A Complete, Practical Example

Let's put it all together. Imagine you have a sample.pcap file and you want to find all the unique destination IP addresses that were communicated with.

from scapy.all import rdpcap
# 1. Read the pcap file
try:
    packets = rdpcap('sample.pcap')
except FileNotFoundError:
    print("Error: 'sample.pcap' not found.

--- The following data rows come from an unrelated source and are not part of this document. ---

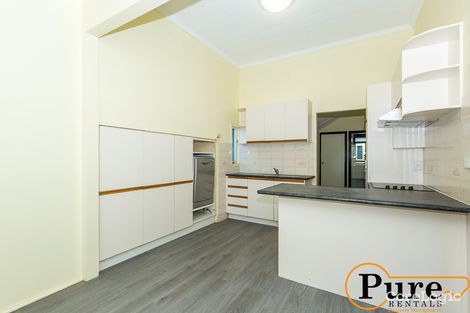 Property photo of 21 Green Terrace Windsor QLD 4030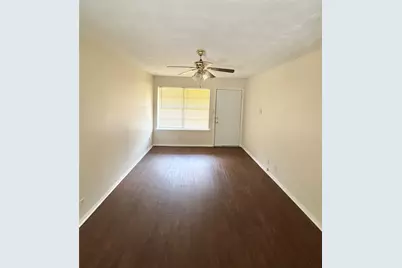 2206 Norma Drive, Mesquite, TX 75149 - Photo 3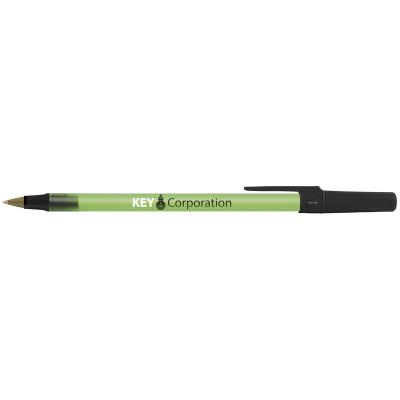 Bic Round Stic Ballpen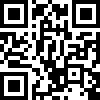 https://zh.abna24.com/xc6JX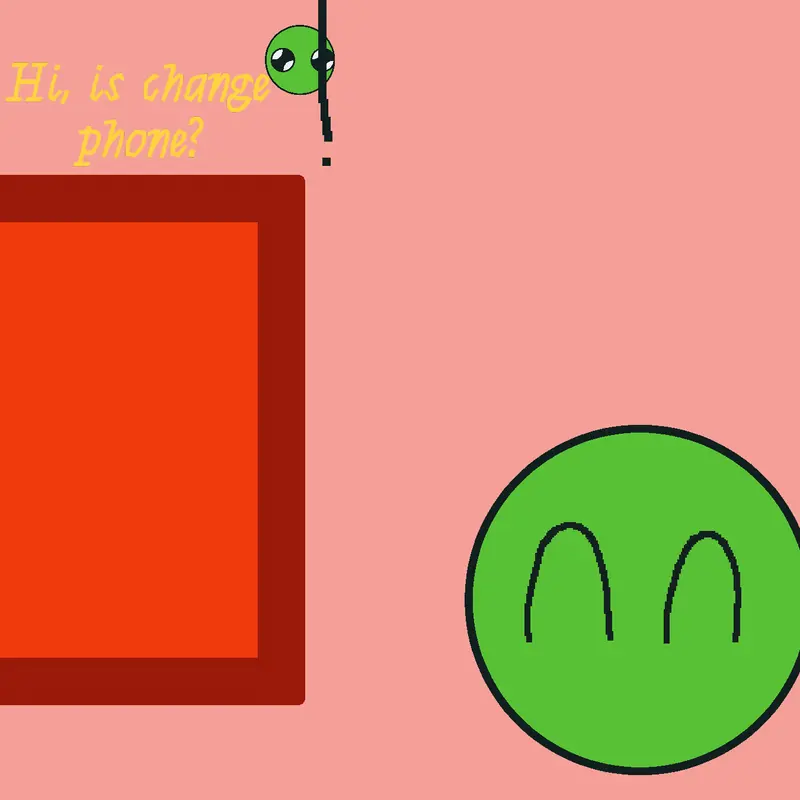 Game by @David_green_2025_2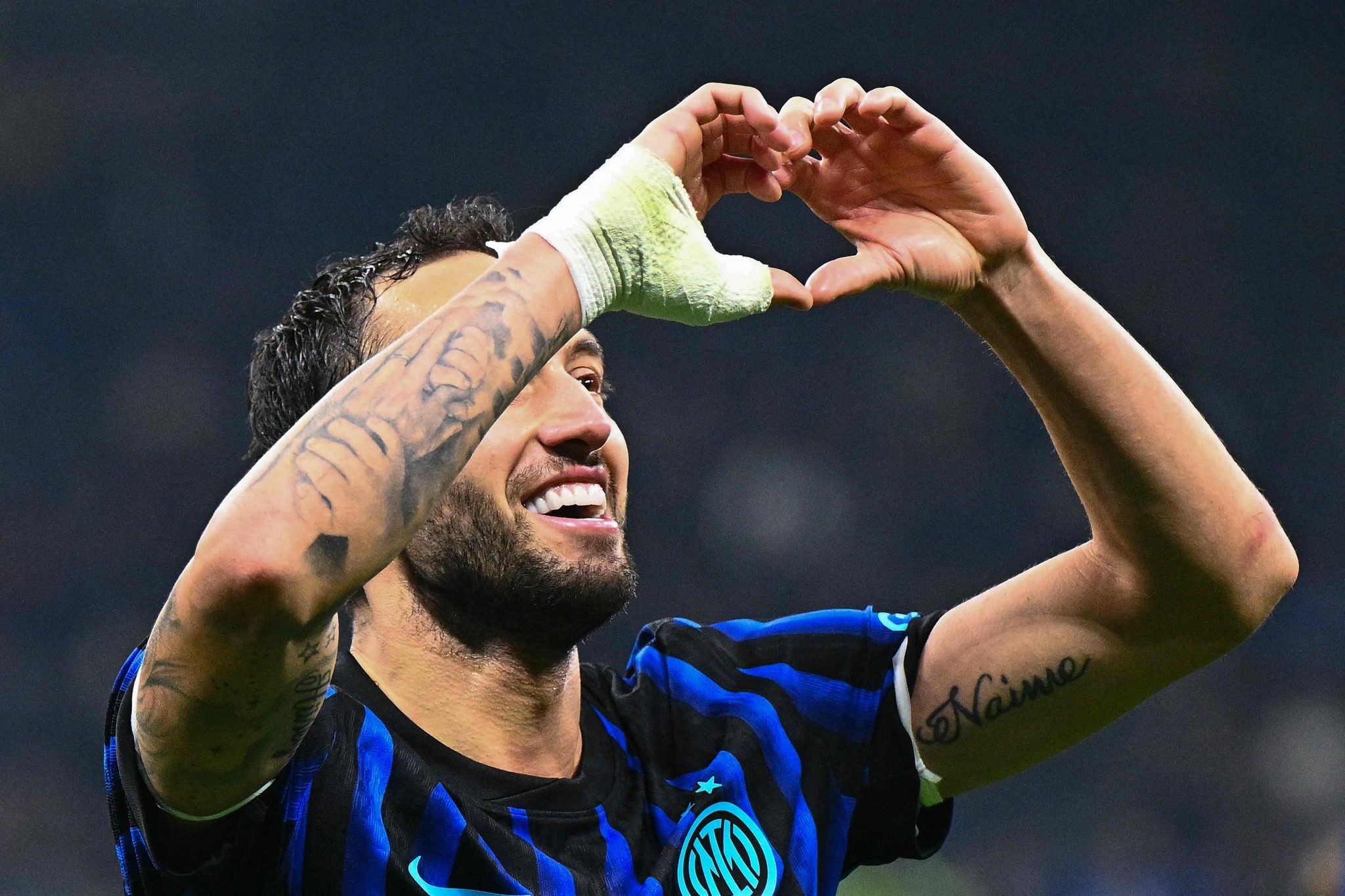 fenerbahcede hakan calhanoglu transferi icin kritik tarih muhakkak oldu 9 GCRwTE1Y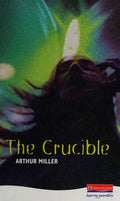 The Crucible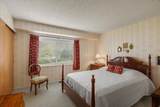 1785 29TH - Photo 15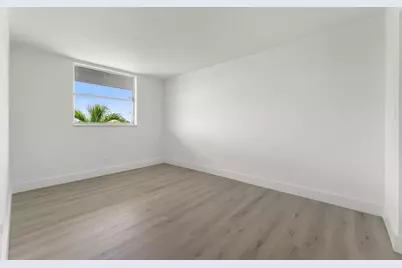 441 NE 195th St, Unit #302, Miami, FL 33179 - Photo 19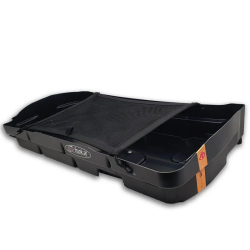 Frunk Peugeot E-3008 u. taske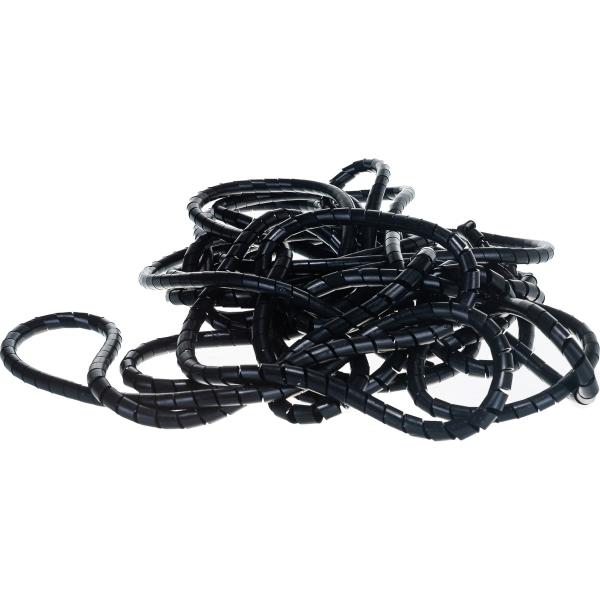 memoterm-mm-lst-10-black-10-m-455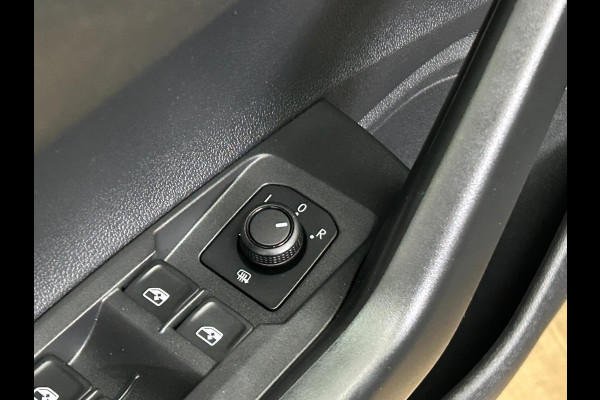 Volkswagen Polo Occasion 1.0 TSI Comfortline | Zwart | Tweedehands Volkswagen Polo | Airco | Carplay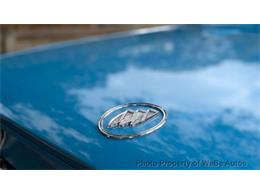 1961 Buick LeSabre (CC-1903314) for sale in Selden, New York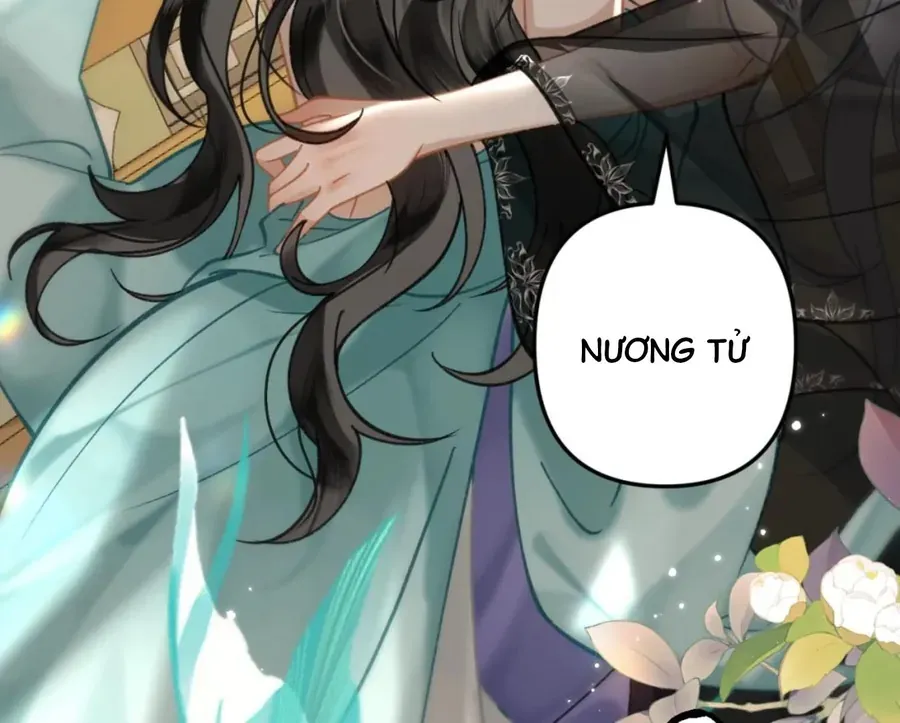 Đến Đông Hải Tìm Mỹ Nhân Chap 55 - Next Chap 56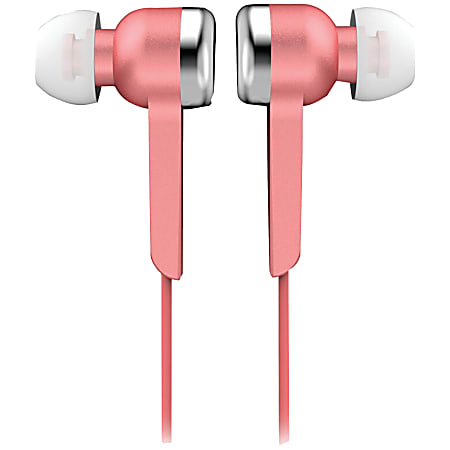 Iq sound new arrivals earbuds review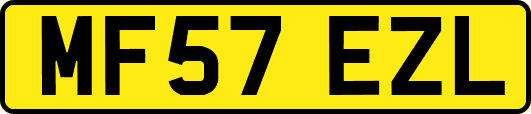 MF57EZL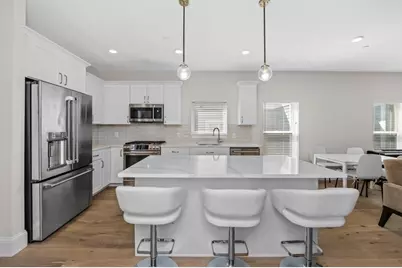 27 Ward St #302, Boston, MA 02127 - Photo 8
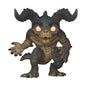 POP! Fallout TV: Deathclaw 6"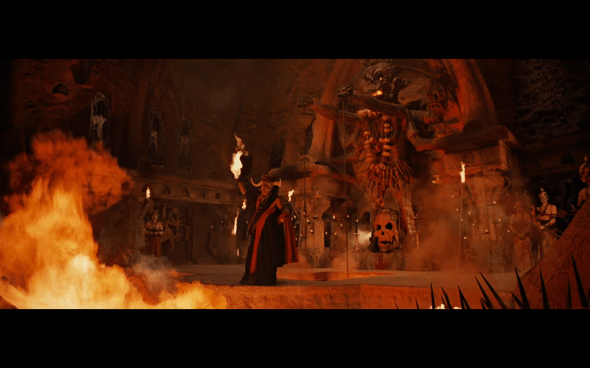 Indiana Jones and the Temple of Doom - 1028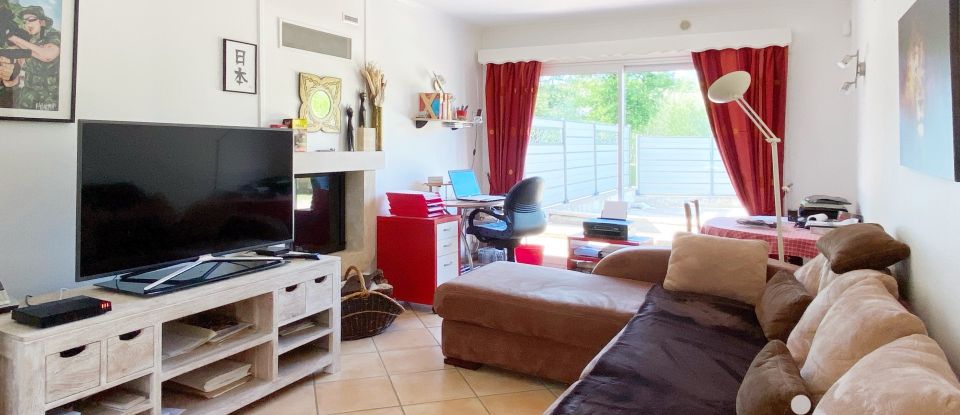 House 5 rooms of 175 m² in Pierrefonds (60350)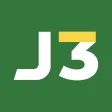 جمعة للتسوق - Jum3a Shopping جمعة للتسوق - Jum3a Shopping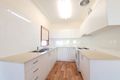 Property photo of 10 Phillip Street St Marys NSW 2760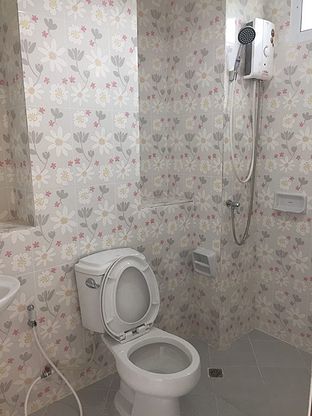 1 Bed Condo — photo 4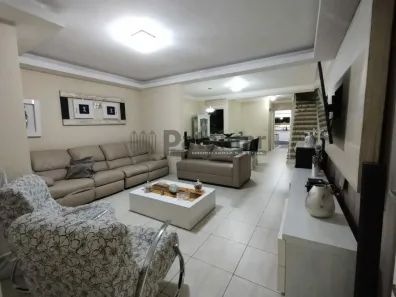 Apartamento com 2 Quartos à venda, 55m² no Fazenda Morumbi, São Paulo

Please create a sample file or use a valid path.")
    exit()
# 2. Initialize a set to store unique destination IPs
unique_dst_ips = set()
# 3. Iterate through the packets
print("Analyzing packets for unique destination IPs...")
for packet in packets:
    # Check if the packet has an IP layer
    if packet.haslayer('IP'):
        # Get the destination IP and add it to the set
        # Sets automatically handle uniqueness
        dst_ip = packet['IP'].dst
        unique_dst_ips.add(dst_ip)
# 4. Print the results
print("\n--- Unique Destination IP Addresses Found ---")
if unique_dst_ips:
    for ip in sorted(list(unique_dst_ips)):
        print(ip)
else:
    print("No IP packets found in the capture file.")

Key Takeaways and Best Practices

1. Use try...except: Always wrap rdpcap in a try...except block to handle cases where the file doesn't exist or is corrupted.
2. Filter Early, Filter Often: If you're only interested in a small subset of packets (e.g., only HTTP traffic), use the .filter() method immediately after reading the file. This reduces the amount of data you need to process in memory.
3. Leverage the PacketList Object: Don't just treat it as a list. Use its built-in methods like summary(), nsummary() (nicer summary), and sessions() (for reconstructing TCP conversations) to get a quick overview of your capture.
4. Performance: For very large capture files (several gigabytes), loading the entire file into memory with rdpcap can be slow or cause memory issues. In such cases, you might need to use a more specialized tool like PyShark (which uses TShark) or process the file in chunks if possible. For most common-sized files, rdpcap is perfectly efficient.